Re: A bug in ftrace - dynamic fops

From: Miroslav Benes
Date: Thu Aug 11 2016 - 10:54:13 EST


On Thu, 11 Aug 2016, Steven Rostedt wrote:

> On Thu, 11 Aug 2016 16:08:58 +0200 (CEST)
> Miroslav Benes <mbenes@xxxxxxx> wrote:
>
> > /*
> > * Dynamic ops may be freed, we must make sure that all
> > * callers are done before leaving this function.
> > * The same goes for freeing the per_cpu data of the per_cpu
> > * ops.
> > *
> > * Again, normal synchronize_sched() is not good enough.
> > * We need to do a hard force of sched synchronization.
> > * This is because we use preempt_disable() to do RCU, but
> > * the function tracers can be called where RCU is not watching
> > * (like before user_exit()). We can not rely on the RCU
> > * infrastructure to do the synchronization, thus we must do it
> > * ourselves.
> > */
> > if (ops->flags & (FTRACE_OPS_FL_DYNAMIC | FTRACE_OPS_FL_PER_CPU)) {
> > schedule_on_each_cpu(ftrace_sync);
> >
> > arch_ftrace_trampoline_free(ops);
> >
> > if (ops->flags & FTRACE_OPS_FL_PER_CPU)
> > per_cpu_ops_free(ops);
> > }
> >
> > I think the wording could be interpreted in a way that ftrace is
> > responsible which is not true according to you.
>
> OK, then I should update it to be a bit more clear, that it is only
> worried about its own infrastructure and not what goes on within
> ops->func().
>
> I take feedback like yours seriously.

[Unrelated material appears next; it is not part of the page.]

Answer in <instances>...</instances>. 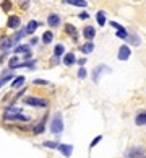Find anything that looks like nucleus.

If you are confused by it, then
> others may be too.
>
> Thus, I think there should be two points documented a bit better.
>
> #1, ops->func() is special, and can be called from any context
> including NMI. That means unless you take special care about exactly
> what functions are going to be traced (via the filter hashes, which are
> not even supported when DYNAMIC_FTRACE is not set), then the
> ops->func() must be treated with the same care as an NMI handler would
> be. (no locking, no sleeping, etc).
>
> #2, the only synchronization that ftrace will take care of is its own.
> That is, the dynamic trampolines have race conditions in the
> implementation. The above comment is all about handling its own race
> conditions, and doesn't care about what goes on within ops->func().
> Although it does give a utility if ops->func() is not recursion safe,
> but other than than, like all other function hooks, any synchronization
> within the hooks must be taken care of by the caller to
> (un)register_ftrace_function(). That includes hooks doing strange
> things (like sleeping) and then freeing the ops after the registering.
>
> Although, with #1, #2 may not be needed.

May not, but it would not hurt to include it as well. There are some good
points there and it makes clear that what I originally assumed to be a
wanted behaviour is merely a side effect.

So such two comments in the code or in the documentation would more than
satisfy me.

Thanks a lot,
Miroslav